To Grow or Not to Grow?

What is the responsibility of any given organization to grow its people professionally and as a human beings?

Employee engagement, innovation, change and disruption are all top of mind for leaders of every type of organization. So the above question is so relevant being that two thirds of people are not engaged in their jobs. Disengaged employees don’t give discretionary effort, apply creativity or embrace change and a huge factor to engagement is growth and development. As a matter of fact, LinkedIn pointed out in their recent 2018 Workplace Learning Report that 94% of employees would stay and/or be more invested in their jobs if their employer invested in them.

So I went out and asked several leadership thought leaders this exact question. Here is what they had to say:

Garth Massey, Chief Leadership Officer, MLMethods

"I'd say they have zero responsibility to grow people professionally. Professionally developing people is not a right for the employee, that is the beauty of our free market system. There is an obligation to make the work environment safe and there are laws that mandate what the minimums employees should be paid but business owners can absolutely (and often do) run their business into the ground. That is their right. However, if they want to be successful, profitable and develop their sense of achievement then they need to make choices that create the best in their company so they can get it out to the world. One of the simplest things they can do to achieve all of that is to develop themselves (first) and then their teams. It's a smart business choice if you want to find and retain the brightest people and keep pace in a rapidly changing world. That's going to look different for every company and therein lies the "art" of development but it is by no means a responsibility".

John Eades, CEO of LearnLoft and Host of the "Follow My Lead" podcast

"It’s important to remember organizations are made up of people. Organizations don’t develop people, people develop people. With that in mind, we are at a big intersection in time because the of evolution of learning opportunities on the internet. If there isn’t a deep and authentic commitment to the development of professional skill development and life skill development these companies will lose".

Catherine de la Poer, Founder of halcyon and Open Consulting Group

"Professionally yes, organizations have a duty to develop their people. In fact it’s now a commercial imperative. Talent investment and allocation will, in my opinion, decide digital predator vs digital prey over next 5yrs. As human beings, we must be accountable first and foremost to ourselves for personal development across 3-factors. Emotional-fitness, Physical-fitness and Spiritual-fitness (seeking purpose and meaning in our lives). Organizations who embrace a talent-first approach to transformation are (i) making budget available for personal development (ii) are investing in a culture and leadership development so that humans can thrive at work (iii) understand the 5 human skills that will future proof their organizations: collaboration, Emotional Intelligence, cognitive flexibility, creativity and complex problem-solving (iv) are putting in place both a physical and technological infrastructure that powers human creativity, play and innovation (v) are moving beyond a Profit only motive and re-imaging their Purpose in terms of

People + Planet + Profit ".

Garry Ridge, CEO of WD-40 and Author of Helping People Win at Work

"Our job is to make sure we create an environment where our tribe members wake up each day inspired to go to work, feel safe while they are there, and return home at the end of the day fulfilled by the work they do – feeling that they have learned something new and contributed to something bigger than themselves. This is the world we envision. If we can create this world for our people, they will take care of our customers, and that will, in turn, take care of our stockholders".

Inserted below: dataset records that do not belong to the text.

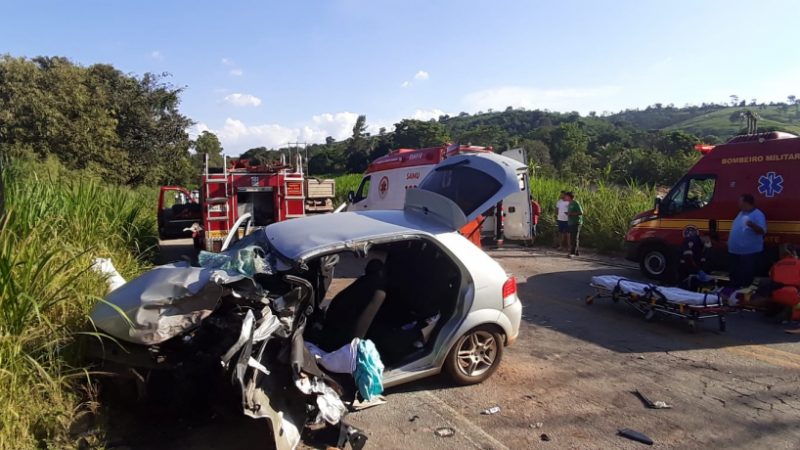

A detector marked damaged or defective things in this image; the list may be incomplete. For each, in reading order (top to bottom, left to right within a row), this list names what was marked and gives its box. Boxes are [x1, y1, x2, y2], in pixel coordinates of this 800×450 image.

severely damaged car [90, 153, 524, 448]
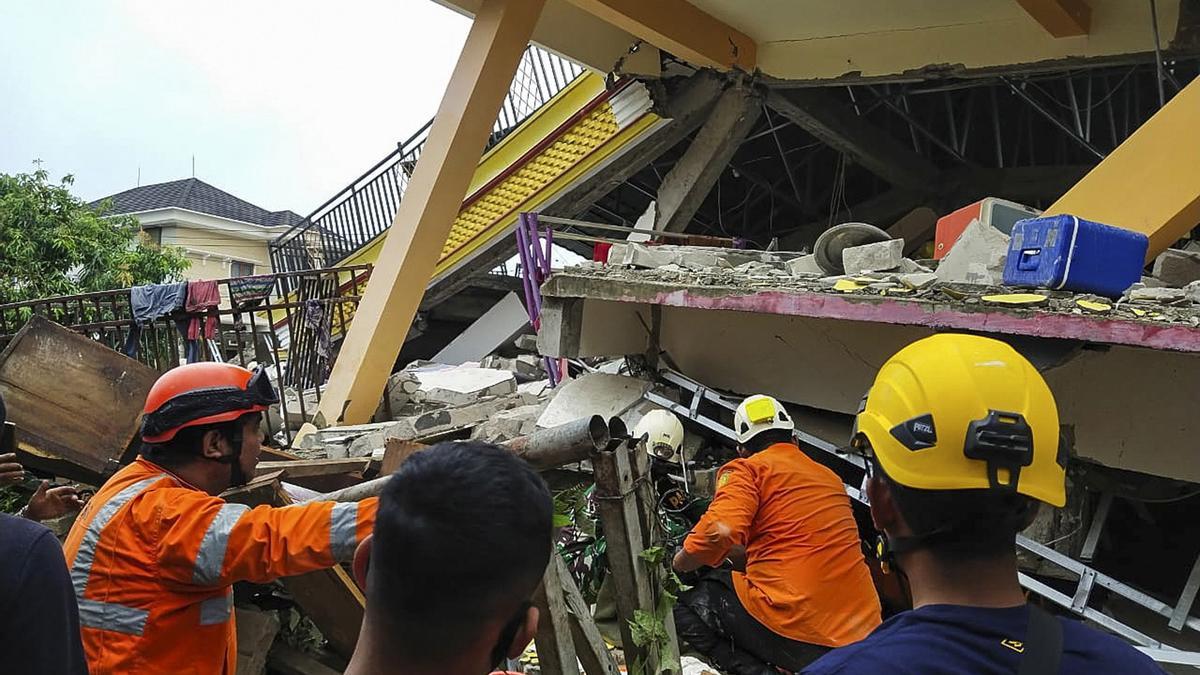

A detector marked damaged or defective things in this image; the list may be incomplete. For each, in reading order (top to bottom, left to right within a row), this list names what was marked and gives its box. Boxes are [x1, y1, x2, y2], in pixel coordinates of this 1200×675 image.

broken concrete block [787, 252, 825, 276]
broken concrete block [840, 237, 902, 275]
broken tile [840, 237, 902, 275]
broken concrete block [902, 270, 940, 289]
broken concrete block [931, 218, 1008, 283]
broken concrete block [1128, 283, 1185, 302]
broken concrete block [1147, 249, 1200, 285]
broken concrete block [412, 367, 516, 403]
broken concrete block [540, 372, 652, 425]
broken concrete block [235, 605, 279, 672]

Kevin Monroe, Managing Partner, X Factor Consulting, Host of the "Higher Purpose" Podcast

"It’s times like these when my contrarian nature kicks into overdrive. Combine that with a tendency to obsess over words and word choice — this question expands rather than contracts. Let me explain, three words trip me up in this question — responsibility, organization, and grow. Can anyone actually be responsible for another person’s growth? And if you think of an organization as being the responsible party, then who in the organization is responsible? With that said, leaders in organizations are stewards of the organization’s resources. And the people within an organization are the most valuable resource (not asset - don’t get me started on that one) of that organization. When leaders provide the environment, resources, and opportunities for growth, it is one of the best investments they make and one that will provide a solid return. True growth is holistic and impacts people first as human beings and how they perform in the workplace (professional conduct)".

Howard Behar, former President of Starbucks Coffee Company and now advisor, speaker and author

"Every organization has a responsibility to grow its people! Its about helping people and making them better. The formula is:

leaders grow the people => people grow the organization => the organization grows the business

Business should be giving its people space to be creative. Making money is not what its all about. We make the world a better place and then we make money in the process. It's all about love and taking care of each other as human beings".

Powerful stuff right!

As you can see there are some differences in opinions as to the extent of organization's responsibility in people growth, however, everyone agrees that the successful, conscious and long lasting organizations prioritize their people's development not only to benefit the people within the organization but as an investment in growing the business's influence on a larger scale.

As a people or organizational leader how do you think of people development? A nicety or necessity? Is it something you weave into everything you do everyday or is it something separate when the time and resources become available?

Thank you again Garth, John, Catherine, Kevin, Gary and Howard for your insights, work and impact.